While talking about the prospective 2012 policy agenda at the NDLA retreat, the groups involved searched for common ground, with each other, and around something that would resonate with the general population. Though each group represents people with disabilities, each group has a specific agenda. We searched for a way to tie each agenda together and build support from people who may not have a connection to disability. It didn't take long to find the common ground, not in a specific policy initiative, but in the experience of the individuals represented by the NDLA Committee members. The National Federation of the Blind shared a story about a couple who had their newborn child taken away from them because they were deemed unfit parents, simply because of blindness. The Autistic Self Advocacy Network reported that a seven year old autistic boy was forced by his teacher into a sack and restrained in that sack on repeated occasions because the teacher had no other way of responding to the boy's disability. I told the group about the man with dwarfism in England who, while hanging out with friends at a pub, was picked up by a stranger and thrown. He was targeted because of his short stature.

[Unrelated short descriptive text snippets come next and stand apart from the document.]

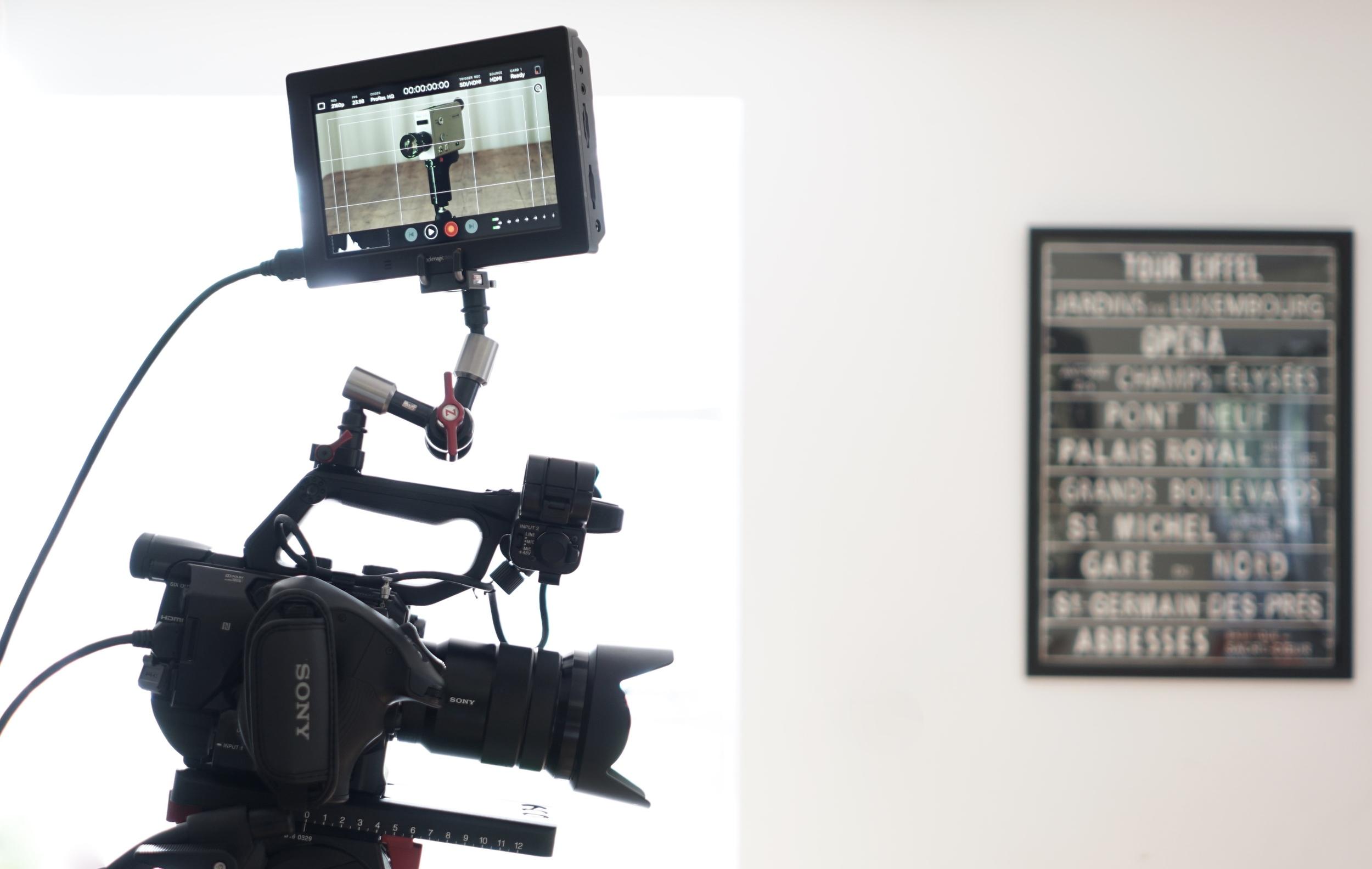 Blackmagic 4K Video Assist  mounted to  Sony FS5  via  Zacuto Zamerican Articulating Arm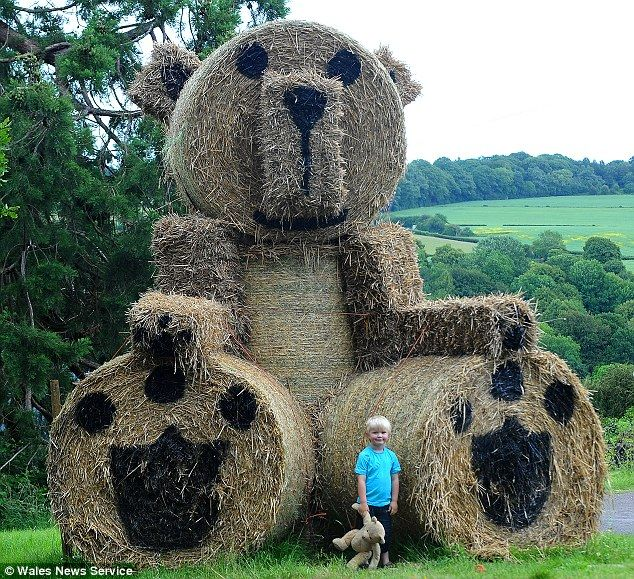 Giant teddy bear made from bales of straw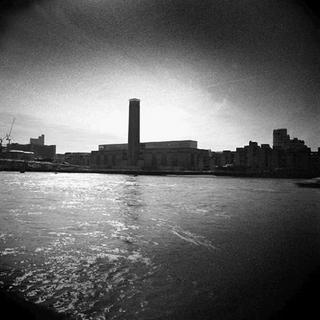 Thames 1 (Tate Modern, London) by Bill Peronneau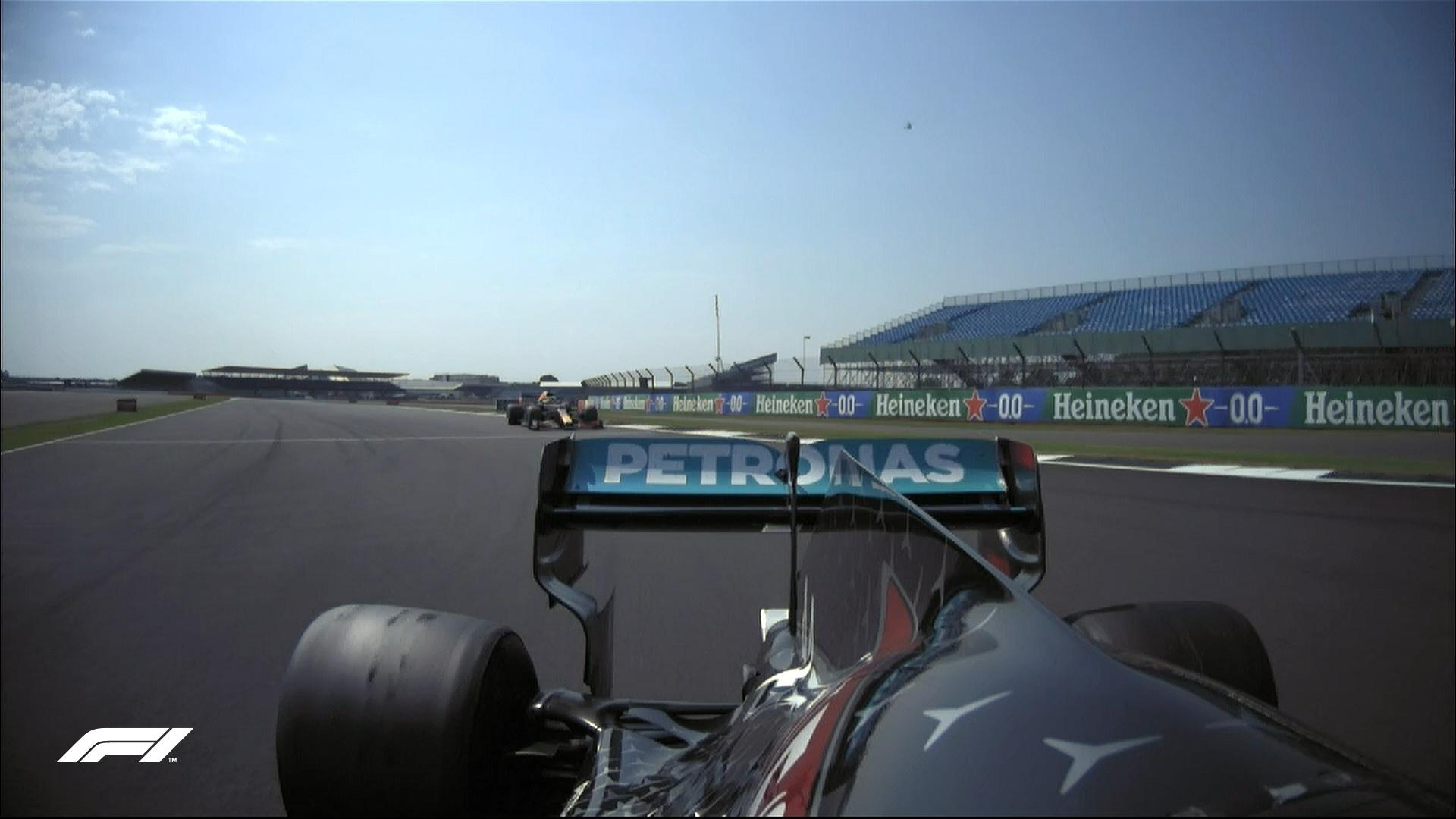 Max Verstappen, da Red Bull, na cola de Lewis Hamilton, da Mercedes, na 12ª volta do GP de Silverstone - Reprodução/@F1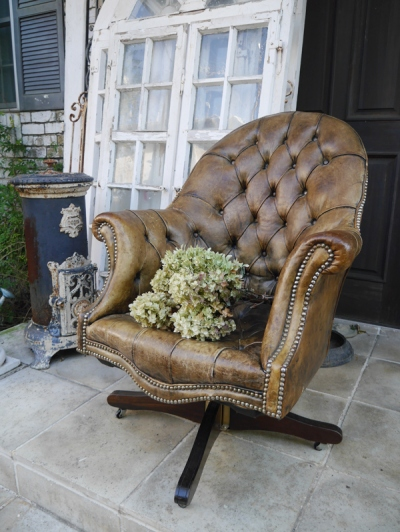 Leather Arm Chair (055-17)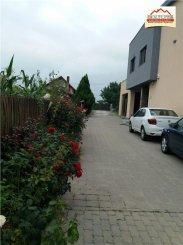 vanzare casa cu 7 camere, zona Clociov, orasul Slatina, suprafata utila 500 mp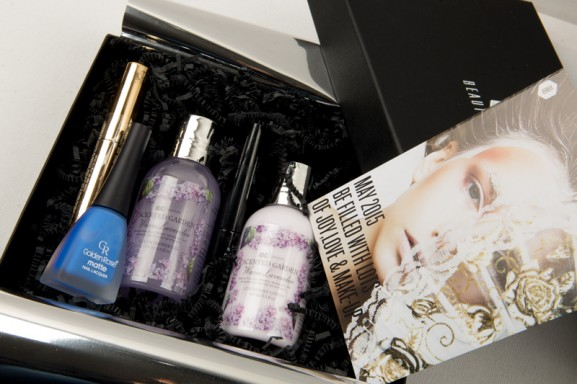 beauty-box-december-2014-woman-beauty-love-goodies-577x384 2x Win! Beautybox december 2014
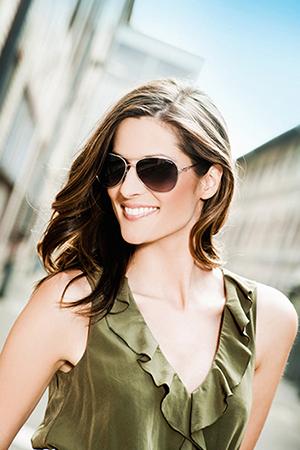 Brýlové čočky Transitions - při silné intenzitě světla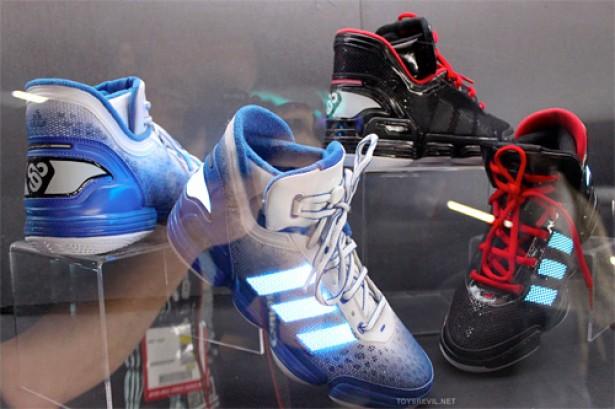 Sneakers Met Licht : Adidas tron schoenen geven licht freshgadgets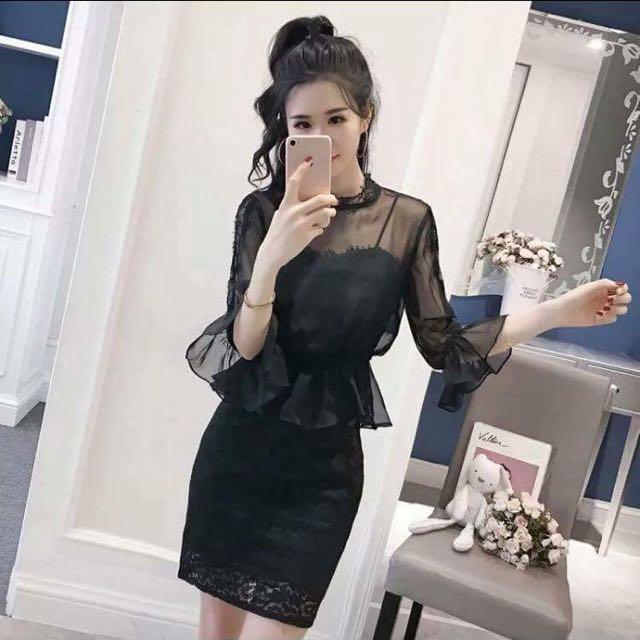 黑色蕾絲連身裙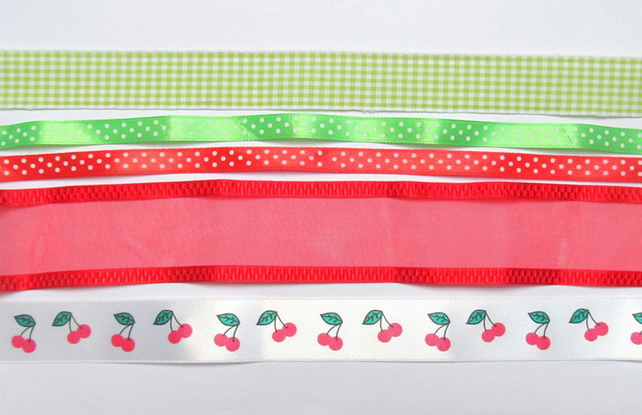 Ribbon scrap pack: 5x 1m pieces of cherry, red, green ribbon for scrapbooks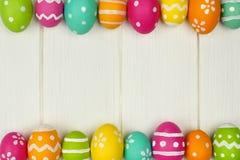 Quadro do ovo da páscoa contra a madeira branca Fotos de Stock Royalty Free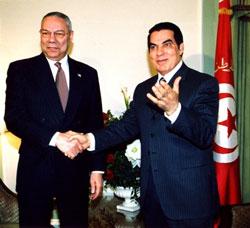 Cựu Bộ trưởng Ngoại giao Hoa Kỳ Colin Powell và cựu Tổng thống Tunisia Ben Ali chụp năm 2004.  Wikipedia.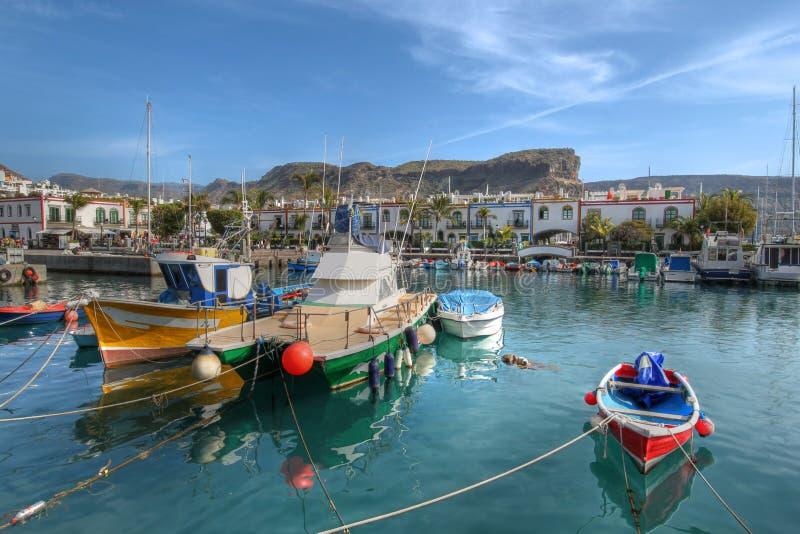 小船canaria de捕鱼gran mogan puerto西班牙 库存图片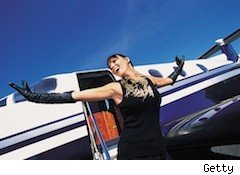 lady in front of private plane - sweepstakes scame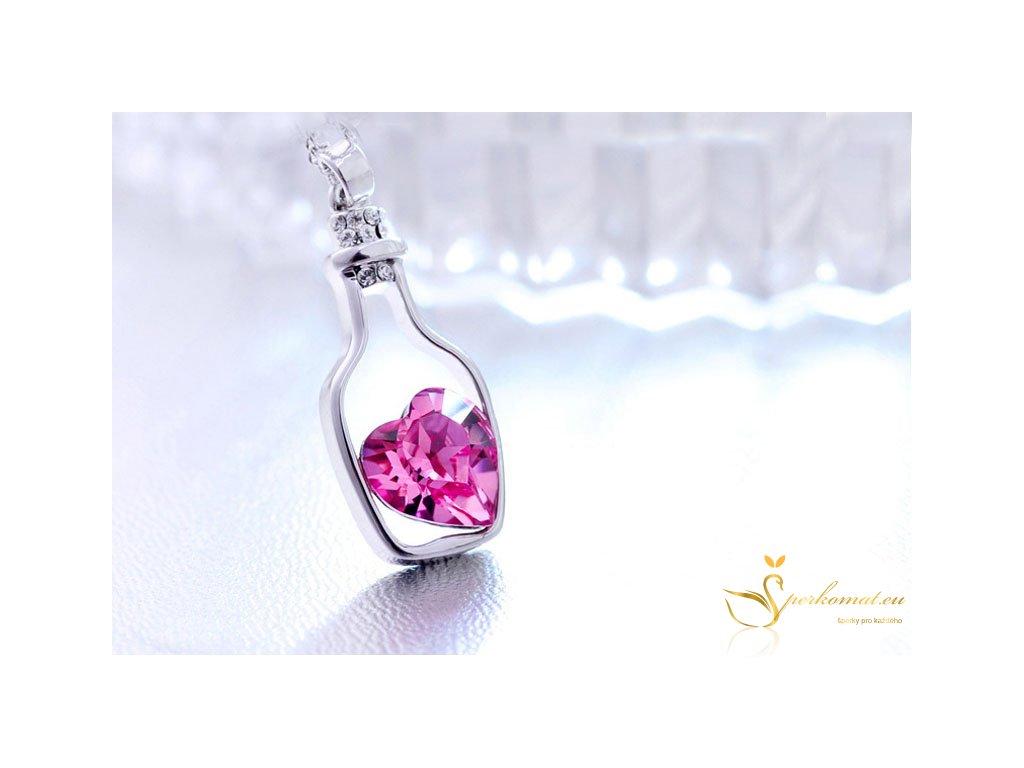 Náhrdelník ve tvaru lahvičky s fialovým kamínkem ve tvaru srdce uvnitř.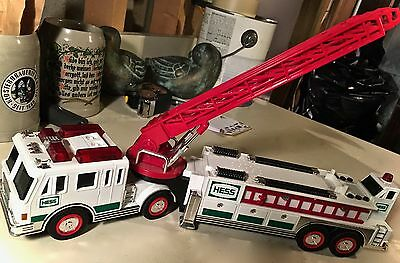 SHIPPING CUT! Mint Condition Hess Vintage-y Toy Hook & Ladder Firetruck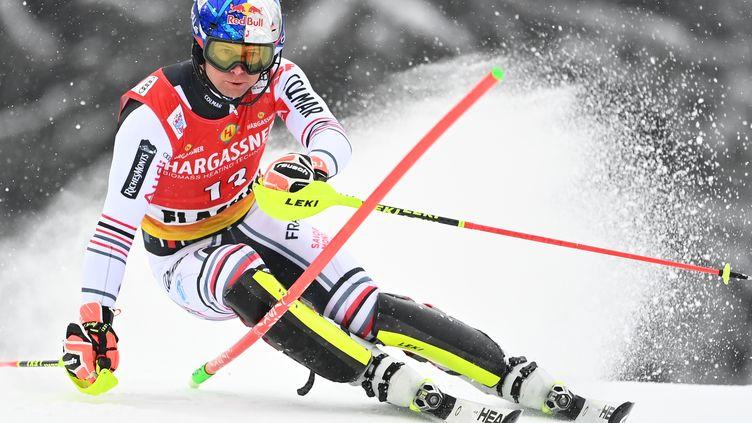 Alexis Pinturault a réalisé une belle opération lors du slalom de Flachau, dimanche 17 janvier 2021. (JOE KLAMAR / AFP)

At best, these stories represent the marginalization of people with disabilities. At worst, these stories reflect that, even now in the 21st Century, people with disabilities are still targets of abuse, assault, humiliation and degradation, simply because of their differences. While these stories are all tragic, they provide a banner around which LPA and other group can rally. And they provide a banner around which we can build support for the rights of people with dwarfism and people with other types of disabilities. With that support, hopefully, we can pursue a policy agenda that will further inclusion, independence and opportunity for all people with disabilities.